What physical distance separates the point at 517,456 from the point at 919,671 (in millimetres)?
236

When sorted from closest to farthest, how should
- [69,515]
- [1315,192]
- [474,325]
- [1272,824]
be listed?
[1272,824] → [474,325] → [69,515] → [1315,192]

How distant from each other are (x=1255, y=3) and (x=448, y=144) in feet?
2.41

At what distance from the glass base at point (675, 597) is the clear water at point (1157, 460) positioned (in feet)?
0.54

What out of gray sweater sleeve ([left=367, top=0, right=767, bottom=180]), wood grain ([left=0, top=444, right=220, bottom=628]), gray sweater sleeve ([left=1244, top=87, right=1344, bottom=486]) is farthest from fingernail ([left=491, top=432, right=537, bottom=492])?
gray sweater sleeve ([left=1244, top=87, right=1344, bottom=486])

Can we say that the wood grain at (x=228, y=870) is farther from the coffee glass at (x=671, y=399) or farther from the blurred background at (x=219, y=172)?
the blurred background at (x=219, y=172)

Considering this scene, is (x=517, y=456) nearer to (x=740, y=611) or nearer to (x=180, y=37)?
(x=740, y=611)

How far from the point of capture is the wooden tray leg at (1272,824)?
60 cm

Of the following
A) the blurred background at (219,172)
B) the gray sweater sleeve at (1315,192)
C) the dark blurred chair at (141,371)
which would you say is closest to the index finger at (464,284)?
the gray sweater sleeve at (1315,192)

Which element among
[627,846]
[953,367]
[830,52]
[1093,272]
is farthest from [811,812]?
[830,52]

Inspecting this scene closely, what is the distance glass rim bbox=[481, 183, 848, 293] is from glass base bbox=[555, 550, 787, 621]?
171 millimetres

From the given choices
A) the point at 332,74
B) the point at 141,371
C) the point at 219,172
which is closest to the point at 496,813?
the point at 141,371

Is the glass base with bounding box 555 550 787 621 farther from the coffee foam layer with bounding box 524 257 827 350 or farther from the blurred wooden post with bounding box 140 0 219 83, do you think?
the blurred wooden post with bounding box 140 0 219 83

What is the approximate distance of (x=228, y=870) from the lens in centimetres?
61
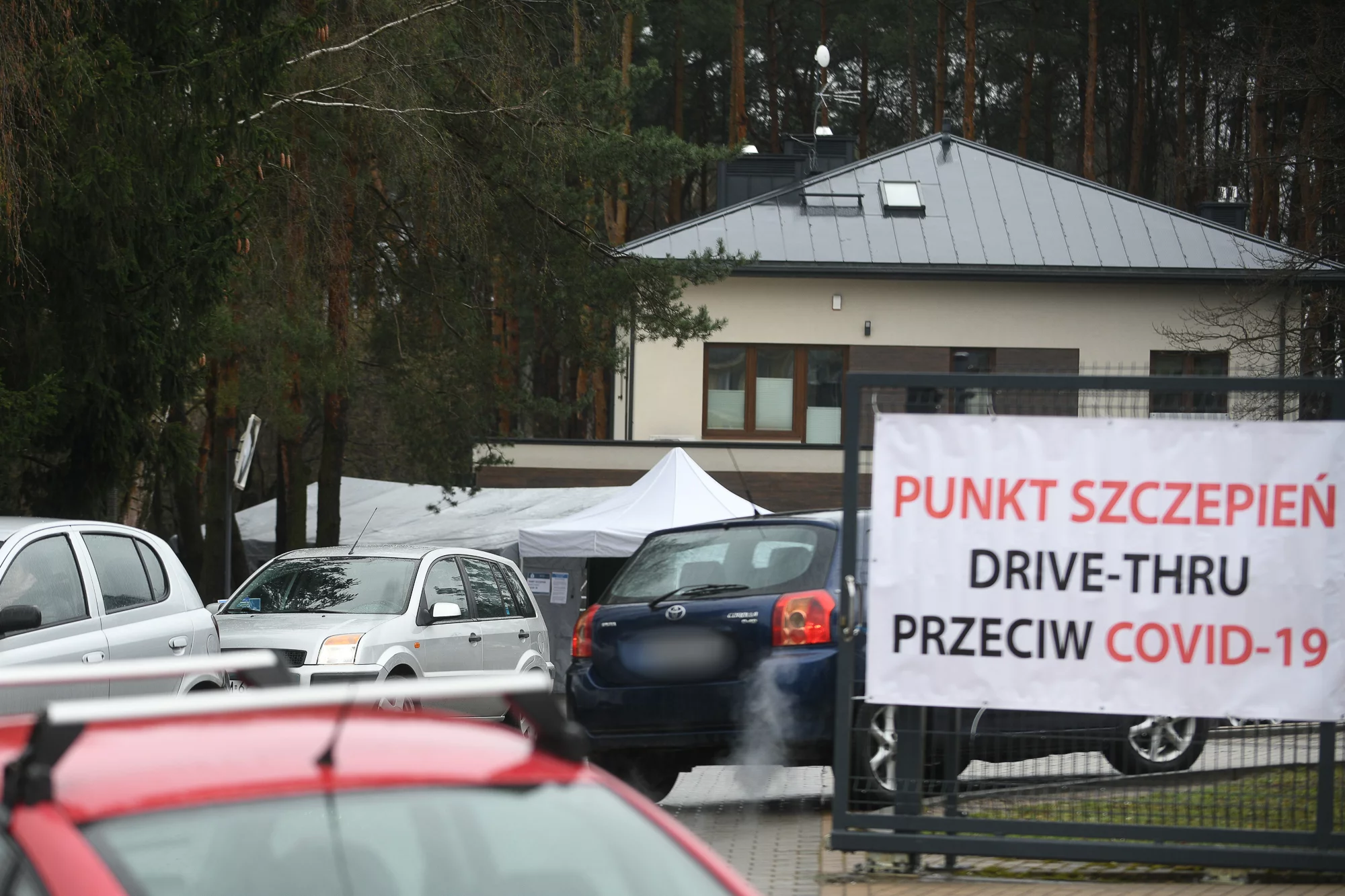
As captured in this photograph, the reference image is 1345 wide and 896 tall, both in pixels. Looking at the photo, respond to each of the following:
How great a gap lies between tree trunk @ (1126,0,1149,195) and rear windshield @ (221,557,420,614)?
33466mm

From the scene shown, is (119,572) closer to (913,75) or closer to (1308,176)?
(1308,176)

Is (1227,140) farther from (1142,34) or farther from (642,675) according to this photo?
(642,675)

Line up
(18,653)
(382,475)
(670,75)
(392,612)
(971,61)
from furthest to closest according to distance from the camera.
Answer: (382,475)
(670,75)
(971,61)
(392,612)
(18,653)

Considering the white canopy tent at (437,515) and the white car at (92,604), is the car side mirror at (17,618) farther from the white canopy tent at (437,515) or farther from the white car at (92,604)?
the white canopy tent at (437,515)

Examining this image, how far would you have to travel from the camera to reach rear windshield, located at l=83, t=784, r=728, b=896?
235 centimetres

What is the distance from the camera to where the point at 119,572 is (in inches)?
359

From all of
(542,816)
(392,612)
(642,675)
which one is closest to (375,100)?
(392,612)

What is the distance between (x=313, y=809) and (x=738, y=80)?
3934cm

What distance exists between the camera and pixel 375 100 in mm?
16422

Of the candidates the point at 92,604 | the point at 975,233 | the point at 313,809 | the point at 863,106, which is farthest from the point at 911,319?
the point at 313,809

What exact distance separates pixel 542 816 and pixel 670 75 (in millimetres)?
41830

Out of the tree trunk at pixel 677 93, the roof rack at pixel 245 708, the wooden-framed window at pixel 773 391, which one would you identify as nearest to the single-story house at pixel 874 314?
the wooden-framed window at pixel 773 391

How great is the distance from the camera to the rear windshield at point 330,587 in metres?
12.5

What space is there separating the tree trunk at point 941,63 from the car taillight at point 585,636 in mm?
33236
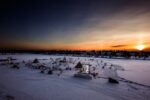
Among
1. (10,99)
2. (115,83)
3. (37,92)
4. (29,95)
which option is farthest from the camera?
(115,83)

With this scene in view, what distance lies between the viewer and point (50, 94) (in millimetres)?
7539

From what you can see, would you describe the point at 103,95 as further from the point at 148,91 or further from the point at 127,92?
the point at 148,91

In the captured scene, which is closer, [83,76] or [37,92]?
[37,92]

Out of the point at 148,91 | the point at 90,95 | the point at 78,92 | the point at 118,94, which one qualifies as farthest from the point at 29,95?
the point at 148,91

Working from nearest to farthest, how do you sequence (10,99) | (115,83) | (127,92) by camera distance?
1. (10,99)
2. (127,92)
3. (115,83)

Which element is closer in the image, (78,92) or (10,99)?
(10,99)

DO THIS »
Rewrite all of the material above with every "farthest" changed to "most distant", keeping everything else the same. Leave the pictures out of your answer.

ANSWER TO THE EXERCISE »
What physical distance separates the point at 517,456 from the point at 919,671 (in millimetres)?
236

When sorted from closest to most distant, how should
- [69,515]
- [1315,192]
- [474,325]
- [1272,824]
be listed?
[1272,824] → [474,325] → [69,515] → [1315,192]

How distant from each other are (x=1255, y=3) and (x=448, y=144) in feet?
2.41

At what distance from the glass base at point (675, 597) is the clear water at point (1157, 460) positioned (in feet)?
0.54

What out of gray sweater sleeve ([left=367, top=0, right=767, bottom=180]), wood grain ([left=0, top=444, right=220, bottom=628]), gray sweater sleeve ([left=1244, top=87, right=1344, bottom=486]) is most distant from fingernail ([left=491, top=432, right=537, bottom=492])?
gray sweater sleeve ([left=1244, top=87, right=1344, bottom=486])

Can we say that the wood grain at (x=228, y=870) is farther from the coffee glass at (x=671, y=399) or farther from the blurred background at (x=219, y=172)?
the blurred background at (x=219, y=172)

Considering this scene, is (x=517, y=456) nearer to (x=740, y=611) or nearer to (x=180, y=37)?
(x=740, y=611)

How far from the point of capture is the wooden tray leg at (1272,824)?
60 cm

Of the following
A) the blurred background at (219,172)
B) the gray sweater sleeve at (1315,192)
C) the dark blurred chair at (141,371)
which would you say is closest to the index finger at (464,284)?
the gray sweater sleeve at (1315,192)

Which element among
[627,846]
[953,367]
[830,52]
[1093,272]
is most distant from [811,812]?
[830,52]

Inspecting this scene closely, what is the distance glass rim bbox=[481, 183, 848, 293] is from glass base bbox=[555, 550, 787, 621]?
171 millimetres

From the given choices
A) the point at 332,74
B) the point at 141,371
C) the point at 219,172
which is closest to the point at 496,813?
the point at 141,371

Is the glass base with bounding box 555 550 787 621 farther from the coffee foam layer with bounding box 524 257 827 350 or farther from the blurred wooden post with bounding box 140 0 219 83, do you think?
the blurred wooden post with bounding box 140 0 219 83

What is the approximate distance of (x=228, y=870) from the lens in centimetres?
61
As captured in this photograph, the reference image is 1345 wide and 896 tall, both in pixels. Looking at the photo, respond to each of the following:
How great a gap lies between tree trunk @ (1126,0,1149,195) and rear windshield @ (221,557,420,614)?
33466mm

From the scene shown, is (119,572) closer to (913,75) or closer to (1308,176)?
(1308,176)

Is (1227,140) farther from (1142,34) or farther from (642,675) according to this photo?
(642,675)

Line up
(18,653)
(382,475)
(670,75)
(392,612)
(971,61)
from furthest to closest according to distance from the camera.
Answer: (382,475)
(670,75)
(971,61)
(392,612)
(18,653)

Considering the white canopy tent at (437,515) and the white car at (92,604), is the car side mirror at (17,618) farther from the white canopy tent at (437,515) or farther from the white car at (92,604)?
the white canopy tent at (437,515)

Examining this image, how far would you have to travel from the camera to reach rear windshield, located at l=83, t=784, r=728, b=896?
235 centimetres

What is the distance from the camera to where the point at 119,572 is (in inches)?
359

From all of
(542,816)
(392,612)
(642,675)
which one is closest to (375,100)?
(392,612)

What is the distance between (x=313, y=809) and (x=738, y=80)?
3934cm

What distance exists between the camera and pixel 375 100 in mm?
16422

Of the candidates the point at 92,604 | the point at 975,233 | the point at 313,809 | the point at 863,106, which is most distant from the point at 911,319?
the point at 313,809

What exact distance separates pixel 542 816 and pixel 670 75 (in millimetres)?
41830

Out of the tree trunk at pixel 677 93, the roof rack at pixel 245 708, the wooden-framed window at pixel 773 391, which one would you identify as nearest to the single-story house at pixel 874 314?
the wooden-framed window at pixel 773 391

How great is the distance from the camera to the rear windshield at point 330,587 in metres?
12.5

What space is there separating the tree trunk at point 941,63 from the car taillight at point 585,636 in mm?
33236
Among
1. (10,99)
2. (115,83)
3. (37,92)
4. (29,95)
which option is most distant from the camera?
(115,83)

With this scene in view, what distance lies between the viewer and point (50, 94) (in millimetres)?
7539

From what you can see, would you describe the point at 103,95 as further from the point at 148,91 or further from the point at 127,92?
the point at 148,91

In the captured scene, which is closer, [83,76] or [37,92]?
[37,92]

Out of the point at 148,91 | the point at 90,95 | the point at 78,92 | the point at 118,94, which one qualifies as most distant from the point at 29,95?
the point at 148,91

Working from nearest to most distant, how do you sequence (10,99) | (115,83) | (127,92) by camera distance?
1. (10,99)
2. (127,92)
3. (115,83)

Which element is closer in the image, (78,92) or (10,99)?
(10,99)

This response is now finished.